__Written request__
Which lines in the rows below contain the string "instances"? Pull out each one and list it.

__Record excerpts__

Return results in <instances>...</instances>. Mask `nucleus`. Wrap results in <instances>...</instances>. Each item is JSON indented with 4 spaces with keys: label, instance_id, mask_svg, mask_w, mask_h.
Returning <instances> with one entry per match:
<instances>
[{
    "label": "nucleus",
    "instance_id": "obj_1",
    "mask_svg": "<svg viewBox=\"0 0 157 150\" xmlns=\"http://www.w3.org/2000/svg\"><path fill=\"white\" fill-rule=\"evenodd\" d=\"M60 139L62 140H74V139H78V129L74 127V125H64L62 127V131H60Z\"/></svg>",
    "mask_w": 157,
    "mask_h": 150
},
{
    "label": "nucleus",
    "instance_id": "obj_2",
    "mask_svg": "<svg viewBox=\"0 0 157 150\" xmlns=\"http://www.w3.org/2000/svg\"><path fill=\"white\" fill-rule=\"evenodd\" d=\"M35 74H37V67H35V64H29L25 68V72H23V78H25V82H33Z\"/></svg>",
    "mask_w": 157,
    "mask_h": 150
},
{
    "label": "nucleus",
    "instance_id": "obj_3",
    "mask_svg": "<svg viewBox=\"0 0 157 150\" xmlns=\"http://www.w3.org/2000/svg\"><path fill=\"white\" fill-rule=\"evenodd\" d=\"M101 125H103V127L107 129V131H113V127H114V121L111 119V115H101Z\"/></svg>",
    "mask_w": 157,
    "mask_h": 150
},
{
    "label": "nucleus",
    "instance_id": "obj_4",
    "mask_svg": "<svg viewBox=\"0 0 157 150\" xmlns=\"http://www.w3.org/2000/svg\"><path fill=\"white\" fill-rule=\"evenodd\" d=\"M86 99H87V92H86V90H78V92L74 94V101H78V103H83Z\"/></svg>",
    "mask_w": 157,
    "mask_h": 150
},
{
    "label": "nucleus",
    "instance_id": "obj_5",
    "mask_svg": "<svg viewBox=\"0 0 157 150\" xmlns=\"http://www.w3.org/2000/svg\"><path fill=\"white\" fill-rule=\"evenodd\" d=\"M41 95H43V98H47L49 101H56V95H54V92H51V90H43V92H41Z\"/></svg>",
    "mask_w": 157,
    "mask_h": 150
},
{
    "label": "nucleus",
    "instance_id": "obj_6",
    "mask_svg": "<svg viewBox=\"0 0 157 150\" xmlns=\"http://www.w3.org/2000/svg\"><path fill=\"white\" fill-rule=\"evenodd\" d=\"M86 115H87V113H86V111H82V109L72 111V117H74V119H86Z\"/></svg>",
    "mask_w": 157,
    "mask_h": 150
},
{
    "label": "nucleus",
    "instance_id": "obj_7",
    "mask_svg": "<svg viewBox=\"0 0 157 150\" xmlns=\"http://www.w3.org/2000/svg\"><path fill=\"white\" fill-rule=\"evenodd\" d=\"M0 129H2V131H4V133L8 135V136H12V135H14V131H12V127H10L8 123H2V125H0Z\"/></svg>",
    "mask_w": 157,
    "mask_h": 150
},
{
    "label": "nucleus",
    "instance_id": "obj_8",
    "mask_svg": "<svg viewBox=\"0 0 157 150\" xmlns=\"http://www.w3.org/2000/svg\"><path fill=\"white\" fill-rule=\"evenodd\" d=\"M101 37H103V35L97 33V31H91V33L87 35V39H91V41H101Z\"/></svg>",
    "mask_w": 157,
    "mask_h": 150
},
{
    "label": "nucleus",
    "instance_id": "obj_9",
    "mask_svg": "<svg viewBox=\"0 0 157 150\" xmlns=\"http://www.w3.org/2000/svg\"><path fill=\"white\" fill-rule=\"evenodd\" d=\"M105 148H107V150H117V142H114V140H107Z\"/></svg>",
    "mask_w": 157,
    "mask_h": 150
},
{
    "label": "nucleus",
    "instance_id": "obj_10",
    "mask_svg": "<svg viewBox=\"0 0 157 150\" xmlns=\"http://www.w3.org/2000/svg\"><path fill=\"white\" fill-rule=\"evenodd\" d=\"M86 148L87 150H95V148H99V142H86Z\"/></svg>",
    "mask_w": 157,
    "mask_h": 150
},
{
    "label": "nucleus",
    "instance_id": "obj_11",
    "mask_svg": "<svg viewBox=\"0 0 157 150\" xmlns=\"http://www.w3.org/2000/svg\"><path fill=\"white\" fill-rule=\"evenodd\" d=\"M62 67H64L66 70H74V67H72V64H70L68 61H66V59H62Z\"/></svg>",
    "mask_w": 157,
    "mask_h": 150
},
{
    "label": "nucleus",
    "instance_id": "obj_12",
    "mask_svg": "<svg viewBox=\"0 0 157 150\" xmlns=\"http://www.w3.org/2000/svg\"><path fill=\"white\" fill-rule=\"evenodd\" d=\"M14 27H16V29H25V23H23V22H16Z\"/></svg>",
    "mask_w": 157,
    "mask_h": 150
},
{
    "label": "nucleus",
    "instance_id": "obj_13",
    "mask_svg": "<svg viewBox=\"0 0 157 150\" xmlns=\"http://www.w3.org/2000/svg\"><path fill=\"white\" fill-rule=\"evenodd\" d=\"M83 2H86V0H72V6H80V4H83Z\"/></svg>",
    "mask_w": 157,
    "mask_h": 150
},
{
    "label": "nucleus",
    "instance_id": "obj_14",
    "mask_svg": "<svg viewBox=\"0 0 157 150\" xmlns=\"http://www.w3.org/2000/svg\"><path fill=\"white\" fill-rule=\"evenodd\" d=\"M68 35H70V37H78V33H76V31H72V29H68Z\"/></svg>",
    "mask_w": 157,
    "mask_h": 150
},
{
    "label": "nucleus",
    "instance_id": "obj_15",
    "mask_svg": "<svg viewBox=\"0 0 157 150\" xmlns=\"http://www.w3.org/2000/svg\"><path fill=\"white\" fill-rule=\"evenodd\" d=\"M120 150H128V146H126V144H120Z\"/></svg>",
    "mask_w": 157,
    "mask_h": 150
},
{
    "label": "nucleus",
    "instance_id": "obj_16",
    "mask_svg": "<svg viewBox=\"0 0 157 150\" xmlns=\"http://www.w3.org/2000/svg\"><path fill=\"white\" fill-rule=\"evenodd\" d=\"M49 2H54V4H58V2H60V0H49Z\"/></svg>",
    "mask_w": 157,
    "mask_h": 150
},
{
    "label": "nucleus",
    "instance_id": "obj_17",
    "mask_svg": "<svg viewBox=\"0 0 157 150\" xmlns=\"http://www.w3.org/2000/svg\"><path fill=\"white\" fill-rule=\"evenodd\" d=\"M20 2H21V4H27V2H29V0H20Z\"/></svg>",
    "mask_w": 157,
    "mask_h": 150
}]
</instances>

__Response to this exercise__
Return results in <instances>...</instances>. Mask `nucleus`. Wrap results in <instances>...</instances>. Each item is JSON indented with 4 spaces with keys: label, instance_id, mask_svg, mask_w, mask_h.
Returning <instances> with one entry per match:
<instances>
</instances>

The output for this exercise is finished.